- MATERIAL FOR THE TASK:
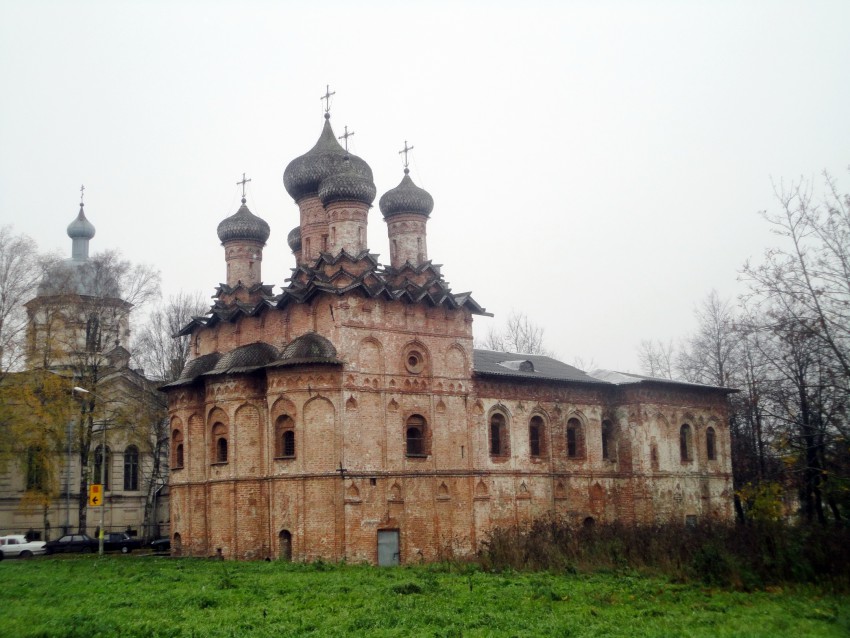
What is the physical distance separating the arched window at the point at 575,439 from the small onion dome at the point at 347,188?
10.9 meters

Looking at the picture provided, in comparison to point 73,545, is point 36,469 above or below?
above

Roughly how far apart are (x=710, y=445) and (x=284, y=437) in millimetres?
18246

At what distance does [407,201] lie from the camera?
30531mm

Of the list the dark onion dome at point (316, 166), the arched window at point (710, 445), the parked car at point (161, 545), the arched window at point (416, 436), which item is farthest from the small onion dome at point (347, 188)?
the arched window at point (710, 445)

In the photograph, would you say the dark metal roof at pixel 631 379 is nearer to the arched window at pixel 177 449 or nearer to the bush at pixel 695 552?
the bush at pixel 695 552

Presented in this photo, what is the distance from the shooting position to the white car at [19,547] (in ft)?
104

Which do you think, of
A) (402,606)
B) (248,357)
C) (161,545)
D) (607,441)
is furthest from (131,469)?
(402,606)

- WRITTEN TASK: Will you copy out, word for word, the lines of the material running from the one containing "Looking at the" through the end of the material, with both ends included?

- THE ANSWER:
Looking at the picture provided, in comparison to point 73,545, is point 36,469 above or below?
above

Roughly how far apart are (x=710, y=445) and (x=284, y=437) in millimetres?
18246

At what distance does [407,201] lie from the camera?
30531mm

Of the list the dark onion dome at point (316, 166), the arched window at point (710, 445), the parked car at point (161, 545), the arched window at point (416, 436), which item is farthest from the small onion dome at point (347, 188)?
the arched window at point (710, 445)

In the photograph, would you say the dark metal roof at pixel 631 379 is nearer to the arched window at pixel 177 449 or nearer to the bush at pixel 695 552?
the bush at pixel 695 552

Presented in this photo, what is the distance from the shooting position to the white car at [19,547] (in ft)?
104

Which do you think, of
A) (402,606)
B) (248,357)
C) (161,545)
D) (607,441)
is furthest from (131,469)?
(402,606)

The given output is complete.